Work required -
Copy out exactly the stretch of the listing below that begins at the line containing "United States, site archbold_FL-33." and ends at the line containing "A: Bos taurus (domestic cow).", and copy nothing outside it.

Provided material -
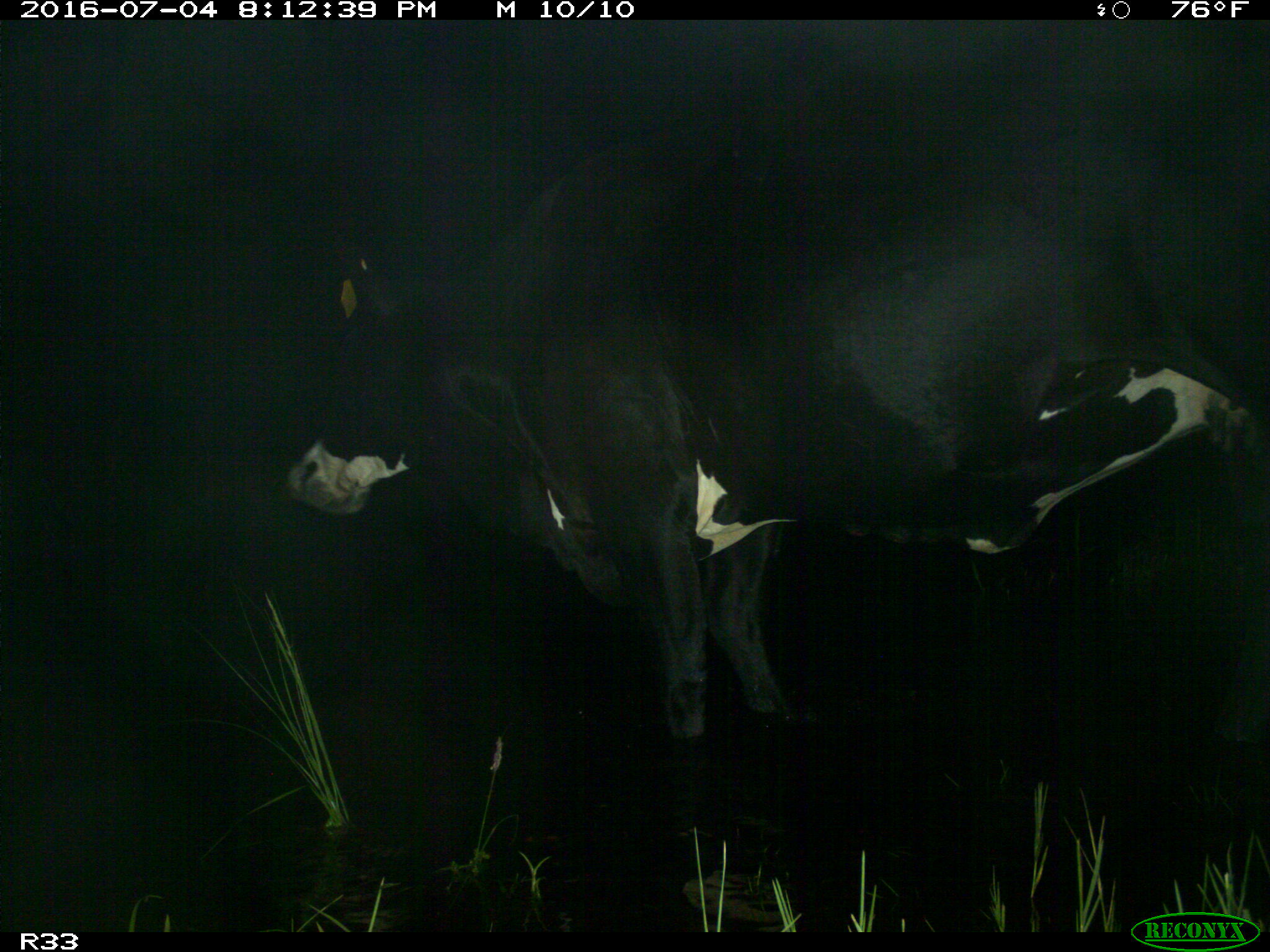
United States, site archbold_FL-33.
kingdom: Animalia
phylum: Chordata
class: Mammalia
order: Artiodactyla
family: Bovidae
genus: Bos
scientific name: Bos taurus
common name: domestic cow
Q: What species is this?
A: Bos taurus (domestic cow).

...

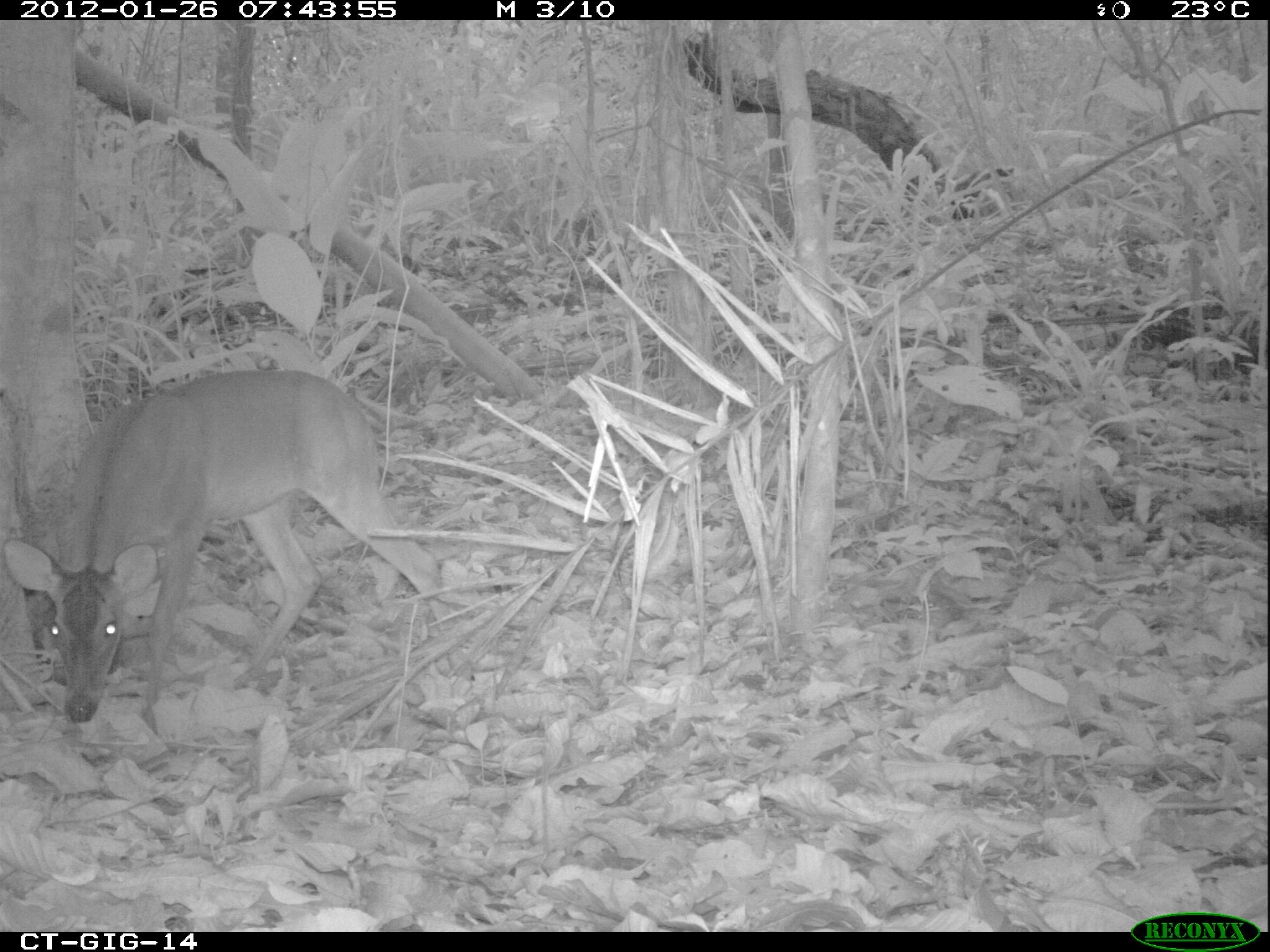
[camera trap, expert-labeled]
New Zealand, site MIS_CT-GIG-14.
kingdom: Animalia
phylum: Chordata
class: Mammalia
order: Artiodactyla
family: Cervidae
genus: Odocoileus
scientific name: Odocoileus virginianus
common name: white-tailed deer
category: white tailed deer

---

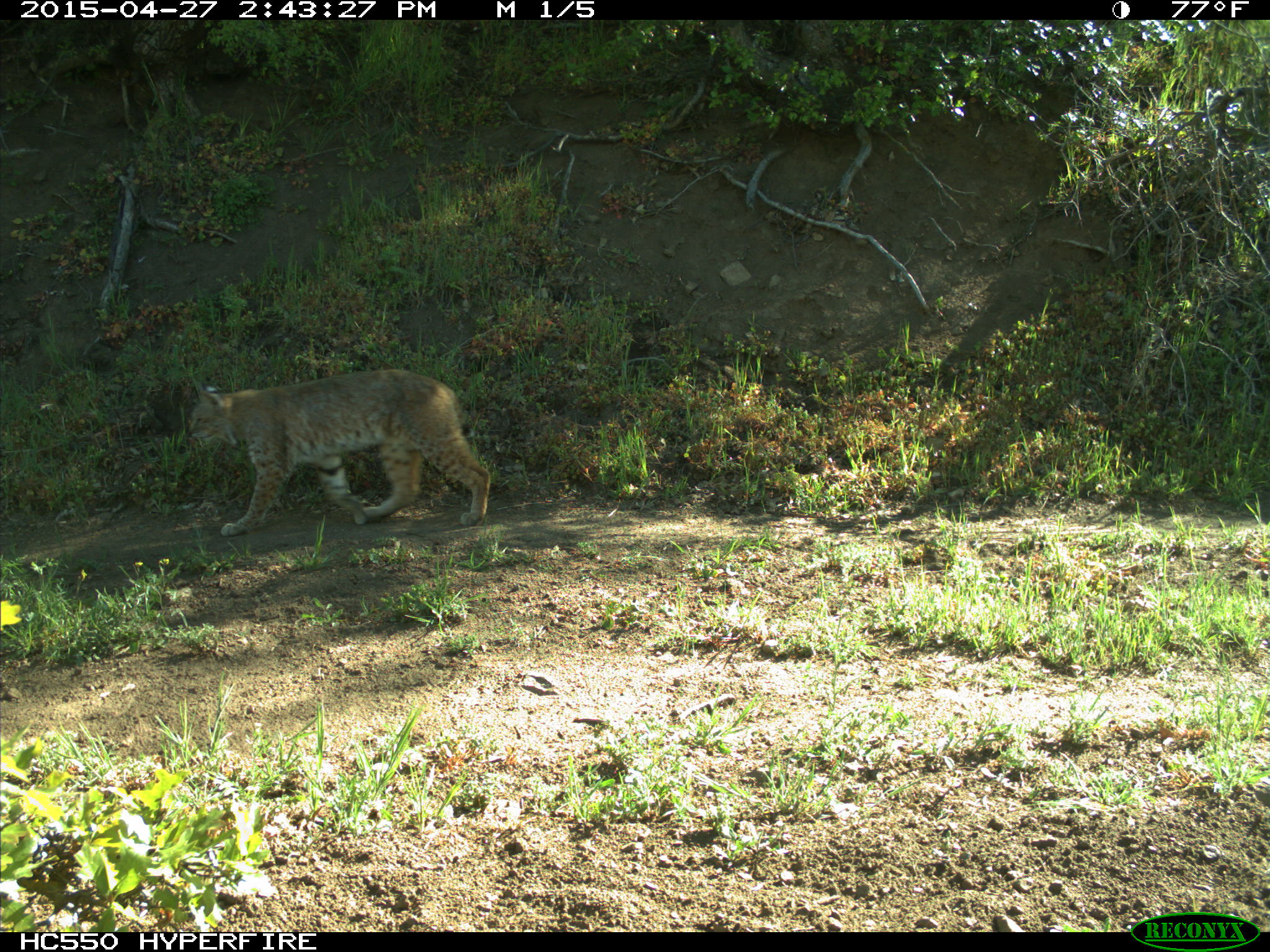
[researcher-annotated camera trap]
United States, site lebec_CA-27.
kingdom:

Final answer -
United States, site archbold_FL-33.
kingdom: Animalia
phylum: Chordata
class: Mammalia
order: Artiodactyla
family: Bovidae
genus: Bos
scientific name: Bos taurus
common name: domestic cow
Q: What species is this?
A: Bos taurus (domestic cow).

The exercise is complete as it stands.